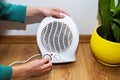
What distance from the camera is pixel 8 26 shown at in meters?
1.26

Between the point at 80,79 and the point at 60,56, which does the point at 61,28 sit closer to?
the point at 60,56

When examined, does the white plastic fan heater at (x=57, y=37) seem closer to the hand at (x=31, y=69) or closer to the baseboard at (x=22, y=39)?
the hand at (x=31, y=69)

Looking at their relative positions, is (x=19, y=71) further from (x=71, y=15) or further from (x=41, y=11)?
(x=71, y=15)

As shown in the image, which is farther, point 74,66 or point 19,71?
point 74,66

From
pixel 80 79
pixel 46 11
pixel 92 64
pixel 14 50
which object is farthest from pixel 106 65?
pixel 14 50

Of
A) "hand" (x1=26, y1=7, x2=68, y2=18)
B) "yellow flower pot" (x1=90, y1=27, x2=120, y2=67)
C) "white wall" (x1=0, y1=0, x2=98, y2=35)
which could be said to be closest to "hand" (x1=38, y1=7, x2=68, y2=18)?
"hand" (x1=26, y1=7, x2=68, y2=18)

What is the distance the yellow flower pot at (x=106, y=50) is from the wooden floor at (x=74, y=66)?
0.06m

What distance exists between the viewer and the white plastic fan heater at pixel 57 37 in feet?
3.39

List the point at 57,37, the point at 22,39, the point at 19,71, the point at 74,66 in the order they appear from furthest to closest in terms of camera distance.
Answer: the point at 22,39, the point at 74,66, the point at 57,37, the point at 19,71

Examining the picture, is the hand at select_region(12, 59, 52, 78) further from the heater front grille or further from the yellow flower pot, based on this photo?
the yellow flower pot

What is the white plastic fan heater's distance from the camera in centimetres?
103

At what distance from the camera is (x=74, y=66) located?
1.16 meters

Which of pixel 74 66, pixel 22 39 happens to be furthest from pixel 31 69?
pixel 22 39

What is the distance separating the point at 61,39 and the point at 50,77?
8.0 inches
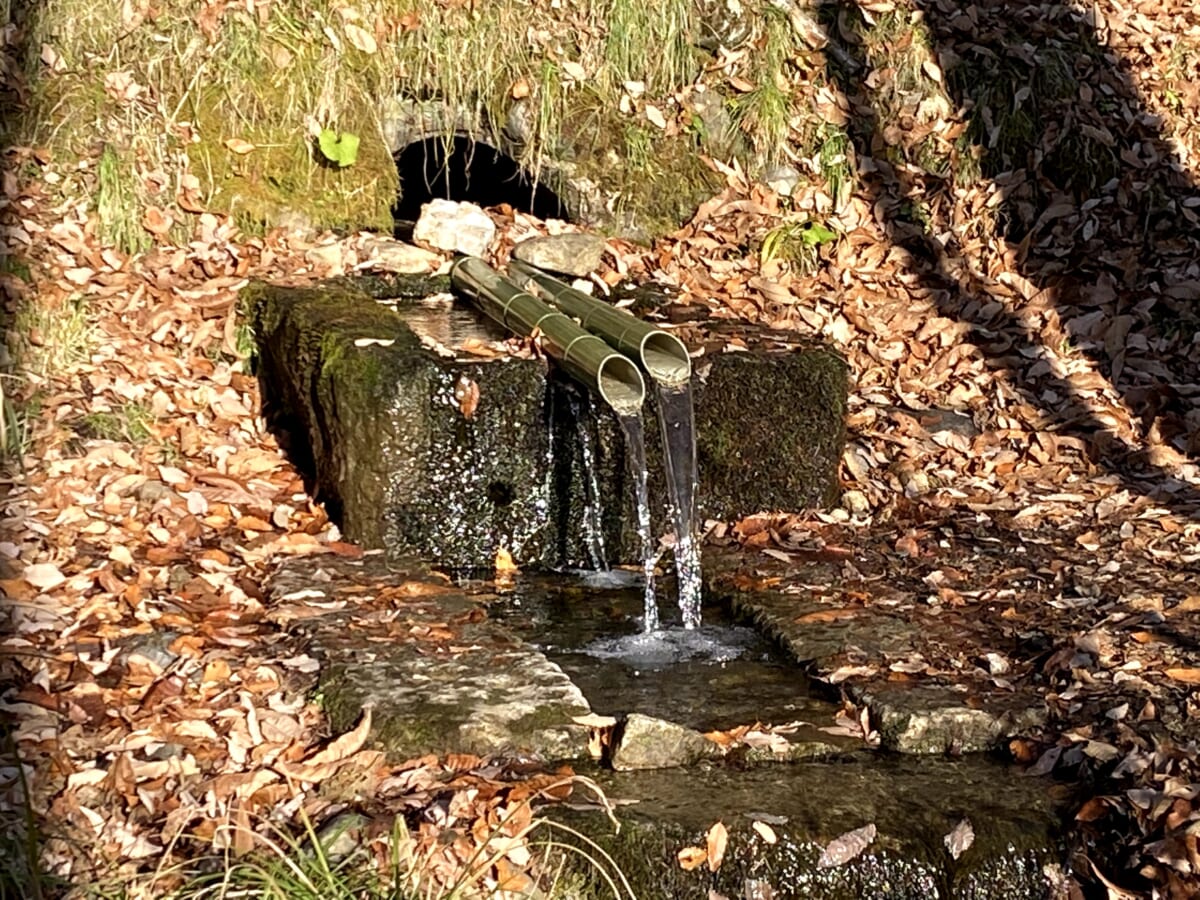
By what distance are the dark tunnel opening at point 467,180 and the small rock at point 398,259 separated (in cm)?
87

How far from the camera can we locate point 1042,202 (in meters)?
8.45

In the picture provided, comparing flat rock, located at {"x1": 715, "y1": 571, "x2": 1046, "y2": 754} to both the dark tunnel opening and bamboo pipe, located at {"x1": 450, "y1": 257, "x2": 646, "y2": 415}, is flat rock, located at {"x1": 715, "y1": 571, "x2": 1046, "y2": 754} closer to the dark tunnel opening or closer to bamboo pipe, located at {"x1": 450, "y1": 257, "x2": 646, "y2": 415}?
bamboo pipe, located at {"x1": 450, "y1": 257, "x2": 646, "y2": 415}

WHAT YOU HAVE TO DO
Present all of the data above as a numbered list, one line per item, with blank lines dropped and the pictures omitted.

ANSWER BELOW
1. What distance from the camera is pixel 8 26 shown at in meters?
2. 1.26
3. Between the point at 80,79 and the point at 60,56, which does the point at 61,28 sit closer to?
4. the point at 60,56
5. When examined, does the white plastic fan heater at (x=57, y=37) seem closer to the hand at (x=31, y=69) or closer to the baseboard at (x=22, y=39)?
6. the hand at (x=31, y=69)
7. Looking at their relative positions, is (x=19, y=71) further from (x=71, y=15) or further from (x=41, y=11)?
8. (x=71, y=15)
9. As shown in the image, which is farther, point 74,66 or point 19,71?
10. point 74,66
11. From
12. pixel 80 79
13. pixel 46 11
14. pixel 92 64
15. pixel 14 50
16. which object is farthest from pixel 106 65?
17. pixel 14 50
18. Of
19. A) "hand" (x1=26, y1=7, x2=68, y2=18)
20. B) "yellow flower pot" (x1=90, y1=27, x2=120, y2=67)
21. C) "white wall" (x1=0, y1=0, x2=98, y2=35)
22. which could be said to be closest to "hand" (x1=38, y1=7, x2=68, y2=18)?
23. "hand" (x1=26, y1=7, x2=68, y2=18)
24. What is the distance the yellow flower pot at (x=106, y=50) is from the wooden floor at (x=74, y=66)?
25. 0.06m
26. What distance exists between the viewer and the white plastic fan heater at pixel 57 37 in feet?
27. 3.39
28. List the point at 57,37, the point at 22,39, the point at 19,71, the point at 74,66 in the order they appear from furthest to closest in terms of camera distance.
29. Answer: the point at 22,39, the point at 74,66, the point at 57,37, the point at 19,71
30. Examining the picture, is the hand at select_region(12, 59, 52, 78) further from the heater front grille or further from the yellow flower pot, based on this photo?
31. the yellow flower pot
32. What is the white plastic fan heater's distance from the camera in centimetres?
33. 103
34. At what distance from the camera is (x=74, y=66) located?
35. 1.16 meters
36. Which of pixel 74 66, pixel 22 39 happens to be furthest from pixel 31 69?
37. pixel 22 39
38. What is the distance separating the point at 61,39 and the point at 50,77?
39. 8.0 inches
40. By what distance are the dark tunnel opening at point 467,180 and the small rock at point 398,259 separated (in cm)?
41. 87
42. How far from the camera can we locate point 1042,202 (in meters)?
43. 8.45
44. In the picture provided, comparing flat rock, located at {"x1": 715, "y1": 571, "x2": 1046, "y2": 754} to both the dark tunnel opening and bamboo pipe, located at {"x1": 450, "y1": 257, "x2": 646, "y2": 415}, is flat rock, located at {"x1": 715, "y1": 571, "x2": 1046, "y2": 754} closer to the dark tunnel opening or closer to bamboo pipe, located at {"x1": 450, "y1": 257, "x2": 646, "y2": 415}?
45. bamboo pipe, located at {"x1": 450, "y1": 257, "x2": 646, "y2": 415}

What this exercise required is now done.